▶ **Assignment**
The answer must repeat every record exactly, with no pictures in it.

▶ **Record excerpts**
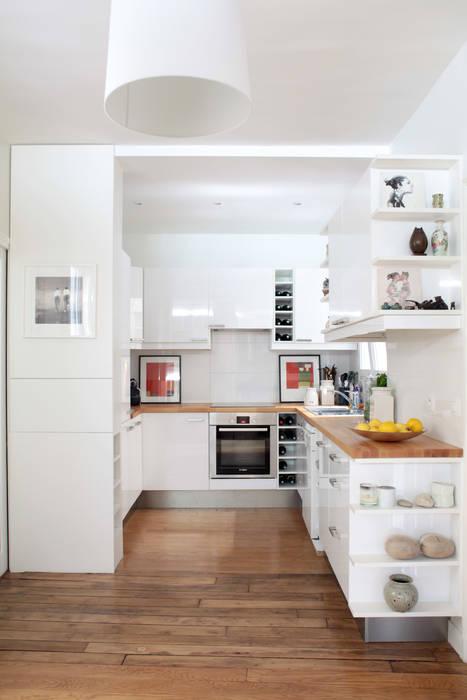 Aménagement d'un appartement de 70m² - Paris Cuisine moderne par MadaM Architecture Moderne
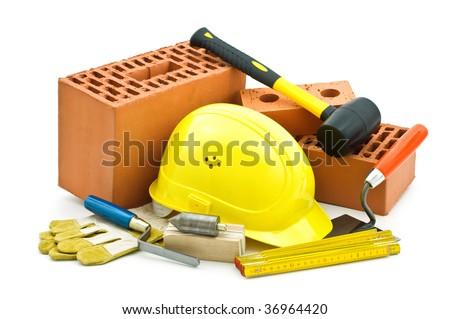 mason tools on white background - stock photo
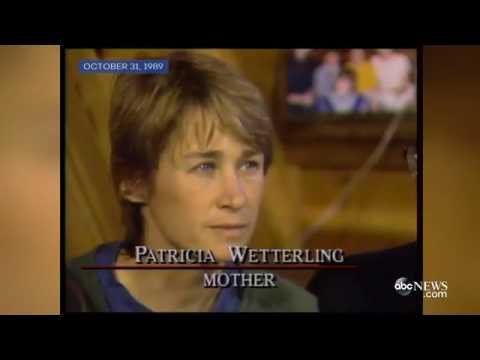 Remains of Missing Minnesota Boy News Broadcast 1989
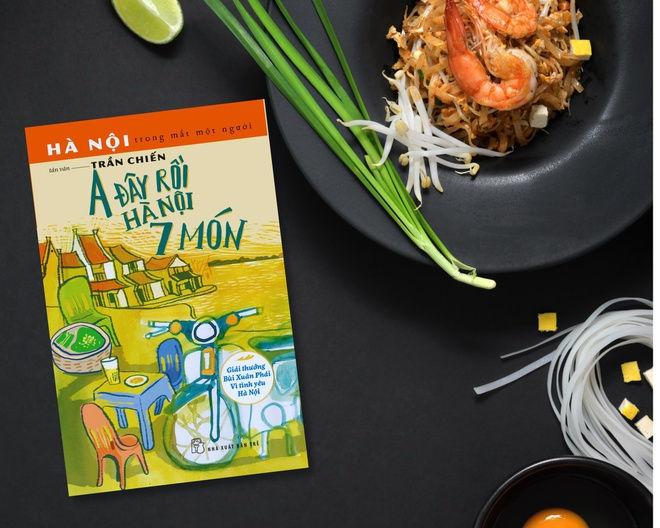 Nhiều tác phẩm viết về ẩm thực Hà Nội được ra mắt độc giả Ảnh: Int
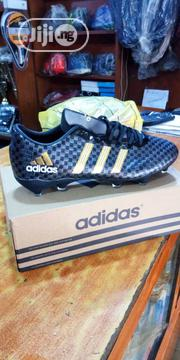 Adidas Boot. | Sports Equipment for sale in Lagos State, Ikoyi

▶ **Answer box**
 Aménagement d'un appartement de 70m² - Paris Cuisine moderne par MadaM Architecture Moderne
 mason tools on white background - stock photo
 Remains of Missing Minnesota Boy News Broadcast 1989
 Nhiều tác phẩm viết về ẩm thực Hà Nội được ra mắt độc giả Ảnh: Int
 Adidas Boot. | Sports Equipment for sale in Lagos State, Ikoyi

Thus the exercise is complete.